Certain modifications can be beneficial in resisting pests or pesticides, improving the ripening process, increasing the nutritional content of food, or providing resistance to common viruses. Although genetic engineering has improved productivity for farmers, it has also stirred up debate about consumer safety and environmental protection. Possible side effects related to the consumption of GM foods include an increase in allergenicity, or tendencies to provoke allergic reactions. There is also some concern related to the possible transfer of the genes used to create genetically engineered foods from plants to people.
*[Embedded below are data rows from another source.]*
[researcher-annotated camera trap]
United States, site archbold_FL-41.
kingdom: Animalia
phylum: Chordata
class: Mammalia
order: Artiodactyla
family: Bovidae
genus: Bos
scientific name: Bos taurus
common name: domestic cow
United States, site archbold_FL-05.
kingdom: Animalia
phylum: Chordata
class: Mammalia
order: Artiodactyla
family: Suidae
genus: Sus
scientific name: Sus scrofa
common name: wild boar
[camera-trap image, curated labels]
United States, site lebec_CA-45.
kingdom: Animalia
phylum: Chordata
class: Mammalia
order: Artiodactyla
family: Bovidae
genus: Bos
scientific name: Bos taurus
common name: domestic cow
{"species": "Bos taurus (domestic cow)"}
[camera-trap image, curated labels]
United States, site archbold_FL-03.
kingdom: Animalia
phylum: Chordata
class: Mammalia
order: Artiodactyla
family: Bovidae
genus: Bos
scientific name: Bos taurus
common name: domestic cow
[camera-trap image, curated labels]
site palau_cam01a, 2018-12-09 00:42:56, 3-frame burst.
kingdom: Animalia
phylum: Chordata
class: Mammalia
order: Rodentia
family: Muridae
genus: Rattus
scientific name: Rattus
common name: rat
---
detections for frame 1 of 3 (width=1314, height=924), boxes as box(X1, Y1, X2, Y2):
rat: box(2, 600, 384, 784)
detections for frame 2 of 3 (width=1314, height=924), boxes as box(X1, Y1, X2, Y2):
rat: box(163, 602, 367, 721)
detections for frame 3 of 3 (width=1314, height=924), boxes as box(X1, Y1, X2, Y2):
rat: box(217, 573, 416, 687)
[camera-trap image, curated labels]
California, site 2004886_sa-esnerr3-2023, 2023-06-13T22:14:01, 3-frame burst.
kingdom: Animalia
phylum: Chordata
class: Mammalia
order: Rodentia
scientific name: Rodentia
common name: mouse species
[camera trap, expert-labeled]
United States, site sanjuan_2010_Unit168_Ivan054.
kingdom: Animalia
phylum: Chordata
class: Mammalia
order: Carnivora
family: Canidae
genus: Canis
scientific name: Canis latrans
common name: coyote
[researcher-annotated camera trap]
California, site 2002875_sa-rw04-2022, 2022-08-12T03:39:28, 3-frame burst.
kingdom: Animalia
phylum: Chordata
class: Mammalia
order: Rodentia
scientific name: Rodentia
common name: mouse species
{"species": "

This could influence human health if antibiotic-resistant genes are transferred to the consumer. Therefore, the World Health Organization (WHO) and other groups have encouraged the use of genetic engineering without antibiotic-resistance genes. Genetically modified plants may adversely affect the environment as well and could lead to the contamination of nongenetically engineered organisms.World Health Organization. “Food Safety: 20 Questions on Genetically Modified Foods.” © 2011. http://www.who.int/foodsafety/publications/biotech/20questions/en/.
Genetically modified foods fall under the purview of the EPA, the USDA, and the FDA. Each agency has different responsibilities and concerns in the regulation of GM crops. The EPA ensures that pesticides used for GM plants are safe for the environment. The USDA makes sure genetically engineered seeds are safe for cultivation prior to planting. The FDA determines if foods made from GM plants are safe to eat. Although these agencies act independently, they work closely together and many products are reviewed by all three.Whitman, D. B. “Genetically Modified Foods: Harmful or Helpful?” ProQuest Discovery Guides (April 2000).
Too Much Controversy Over Genetically Modified Foods?(click to see video)
Many foods are enriched or fortified to boost their nutritional value. Enrichment involves adding nutrients to restore those that were lost during processing. For example, iron and certain B vitamins are added to white flour to replace the nutrients that are removed in the process of milling wheat. Fortification is slightly different than enrichment and involves adding new nutrients to enhance a food’s nutritive value. For example, folic acid is typically added to cereals and grain products, while calcium is added to some orange juice.
Certain enrichment and fortification processes have been instrumental in protecting public health. For example, adding iodine to salt has virtually eliminated iodine deficiencies, which protects against thyroid problems. Adding folic acid to wheat helps increase intake for pregnant women, which decreases the risk of neural tube defects in their children. Also, vegans or other people who do not consume many dairy products are able to drink orange juice or soy milk that has been fortified with calcium to meet the daily recommendations. However, there is some concern that foods of little nutritive value will be fortified in an effort to improve their allure, such as soft drinks with added vitamins.